As the main football leagues in Europe have a free weekend with international football taking centre stage, World Cup qualification suddenly becomes thrust into the spotlight. For those countries involved in the UEFA procedure, it is a fairly routine method with nine group winners and the victors of four play-off matches between the eight best second placed teams gaining entry to the 2014 tournament. In other parts of the world, the road to Brazil is sometimes more difficult and at times quite bizarre.

UEFA World Cup

UEFA World Cup

In South America (CONMEBOL), as Brazil qualify as the host country, nine national teams compete in a league for four automatic berths with the fifth placed team needing to play a team from another confederation in a play-off match.
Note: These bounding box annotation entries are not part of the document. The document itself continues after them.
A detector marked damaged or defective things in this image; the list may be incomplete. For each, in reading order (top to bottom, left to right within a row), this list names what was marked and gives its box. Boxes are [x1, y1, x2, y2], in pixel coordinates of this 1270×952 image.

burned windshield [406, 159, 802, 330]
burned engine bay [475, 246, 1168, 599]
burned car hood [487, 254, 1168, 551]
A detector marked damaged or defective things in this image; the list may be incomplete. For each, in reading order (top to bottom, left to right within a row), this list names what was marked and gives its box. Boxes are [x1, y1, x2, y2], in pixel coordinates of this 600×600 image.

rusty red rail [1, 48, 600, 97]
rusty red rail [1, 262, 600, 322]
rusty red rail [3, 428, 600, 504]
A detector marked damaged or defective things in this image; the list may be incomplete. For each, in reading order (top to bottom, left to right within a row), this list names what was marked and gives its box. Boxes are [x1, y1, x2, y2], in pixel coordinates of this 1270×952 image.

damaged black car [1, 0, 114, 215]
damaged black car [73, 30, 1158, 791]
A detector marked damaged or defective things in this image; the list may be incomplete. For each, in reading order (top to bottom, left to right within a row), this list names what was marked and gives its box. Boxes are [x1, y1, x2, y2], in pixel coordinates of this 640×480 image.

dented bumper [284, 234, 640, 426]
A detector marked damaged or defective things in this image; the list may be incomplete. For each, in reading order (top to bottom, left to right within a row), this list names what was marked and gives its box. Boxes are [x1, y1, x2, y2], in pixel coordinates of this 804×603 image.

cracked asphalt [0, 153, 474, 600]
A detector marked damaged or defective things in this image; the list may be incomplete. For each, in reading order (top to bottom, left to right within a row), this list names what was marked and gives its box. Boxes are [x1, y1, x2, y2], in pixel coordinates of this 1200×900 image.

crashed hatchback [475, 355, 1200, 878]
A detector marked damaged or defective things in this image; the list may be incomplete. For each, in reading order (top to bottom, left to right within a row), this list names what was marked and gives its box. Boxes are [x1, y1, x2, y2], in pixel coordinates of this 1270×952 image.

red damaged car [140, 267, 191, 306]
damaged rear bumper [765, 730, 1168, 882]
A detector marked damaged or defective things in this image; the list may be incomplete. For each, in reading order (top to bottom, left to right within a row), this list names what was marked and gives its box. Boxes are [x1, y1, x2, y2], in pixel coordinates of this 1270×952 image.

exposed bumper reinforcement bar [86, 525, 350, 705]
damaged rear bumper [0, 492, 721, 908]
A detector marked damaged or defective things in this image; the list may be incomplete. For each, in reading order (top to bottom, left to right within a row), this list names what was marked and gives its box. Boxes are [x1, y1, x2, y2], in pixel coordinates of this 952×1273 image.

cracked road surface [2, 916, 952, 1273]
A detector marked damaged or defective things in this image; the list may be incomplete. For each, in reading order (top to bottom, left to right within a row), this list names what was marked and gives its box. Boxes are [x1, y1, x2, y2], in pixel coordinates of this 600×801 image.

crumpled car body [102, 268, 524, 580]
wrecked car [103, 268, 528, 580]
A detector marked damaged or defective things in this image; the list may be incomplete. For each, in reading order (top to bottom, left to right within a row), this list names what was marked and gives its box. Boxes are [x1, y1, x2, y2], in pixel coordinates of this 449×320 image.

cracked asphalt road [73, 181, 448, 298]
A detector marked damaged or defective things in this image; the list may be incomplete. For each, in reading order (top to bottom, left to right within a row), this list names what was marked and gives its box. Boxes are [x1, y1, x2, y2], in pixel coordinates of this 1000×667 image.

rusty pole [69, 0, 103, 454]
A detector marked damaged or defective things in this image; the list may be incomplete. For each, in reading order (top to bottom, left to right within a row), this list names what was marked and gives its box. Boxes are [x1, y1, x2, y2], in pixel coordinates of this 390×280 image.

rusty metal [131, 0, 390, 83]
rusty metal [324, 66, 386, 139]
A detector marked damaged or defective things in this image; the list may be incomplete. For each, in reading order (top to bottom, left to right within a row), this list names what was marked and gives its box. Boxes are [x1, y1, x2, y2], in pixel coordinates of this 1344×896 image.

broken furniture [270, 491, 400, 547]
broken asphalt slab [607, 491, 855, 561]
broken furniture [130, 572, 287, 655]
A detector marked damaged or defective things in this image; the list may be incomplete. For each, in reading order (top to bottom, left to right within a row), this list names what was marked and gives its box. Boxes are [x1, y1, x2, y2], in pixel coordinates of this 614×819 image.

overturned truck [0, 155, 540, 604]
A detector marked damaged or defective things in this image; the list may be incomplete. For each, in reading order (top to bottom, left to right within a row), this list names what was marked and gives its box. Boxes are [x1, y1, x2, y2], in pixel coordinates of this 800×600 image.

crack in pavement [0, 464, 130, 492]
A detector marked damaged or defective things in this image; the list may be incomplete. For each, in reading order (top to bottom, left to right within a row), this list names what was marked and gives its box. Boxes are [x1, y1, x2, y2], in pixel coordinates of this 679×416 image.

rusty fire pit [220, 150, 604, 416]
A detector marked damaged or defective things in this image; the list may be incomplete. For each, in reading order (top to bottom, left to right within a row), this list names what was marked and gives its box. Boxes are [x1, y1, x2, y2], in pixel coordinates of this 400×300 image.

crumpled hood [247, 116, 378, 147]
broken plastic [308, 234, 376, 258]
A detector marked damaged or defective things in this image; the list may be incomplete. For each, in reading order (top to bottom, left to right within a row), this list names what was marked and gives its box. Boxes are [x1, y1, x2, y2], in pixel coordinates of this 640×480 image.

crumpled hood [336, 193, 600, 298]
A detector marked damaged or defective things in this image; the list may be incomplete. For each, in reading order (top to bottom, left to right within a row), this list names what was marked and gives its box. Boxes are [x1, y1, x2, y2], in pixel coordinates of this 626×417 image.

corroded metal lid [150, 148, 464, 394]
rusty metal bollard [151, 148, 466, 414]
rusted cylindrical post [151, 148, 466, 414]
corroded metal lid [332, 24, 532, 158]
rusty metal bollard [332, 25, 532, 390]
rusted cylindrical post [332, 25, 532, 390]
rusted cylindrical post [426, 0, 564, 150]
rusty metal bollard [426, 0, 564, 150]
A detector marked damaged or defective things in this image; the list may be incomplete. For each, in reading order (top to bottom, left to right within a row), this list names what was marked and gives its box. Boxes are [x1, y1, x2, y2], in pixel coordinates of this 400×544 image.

Uruguay were the unfortunate fifth positioned team in CONMEBOL and they must play Jordan from the Asian federation (AFC) for the right to play in Brazil. A team with Luis Suarez and Edinson Cavani in the ranks defeated Jordan 5-0 in Amman to suggest that this play-off could be one of the great mismatches in World Cup qualification.

Meanwhile, New Zealand won the Oceanic federation league but are not guaranteed automatic entry as they must play Mexico from CONCACAF to decide which team progresses to the Brazil tournament. Mexico finished fourth of six teams in the last of four rounds in a rather complex scenario in the North and Central American federation.

With Australia now part of the Asiatic football community rather than competing in Oceania, the latter federation has been somewhat reduced in quality but it is likely that their hopes of being represented in the World Cup are fairly slim. Mexico have already crushed the Kiwis 5-1 in the first leg in another two-legged affair offering little hope for the outsiders.

It does appear that the qualification system is being geared to helping the stronger national teams to progress into the summer competition. Although four teams from Asia will be participating in Brazil, including Australia, Jordan were forced to play Uzbekistan in a play-off fixture with the winners facing the prospect of a two-legged meeting with the fifth placed South American team.

The South American league is arguably much stronger in depth than the Asian counterpart and so such a procedure is heavily weighted against the developing football nations.

No doubt the global public does wish to witness a competitive tournament in the World Cup finals, but this should not be at the cost of staging play-off matches for which the outcome can lead to a near humiliating finale for the losing teams.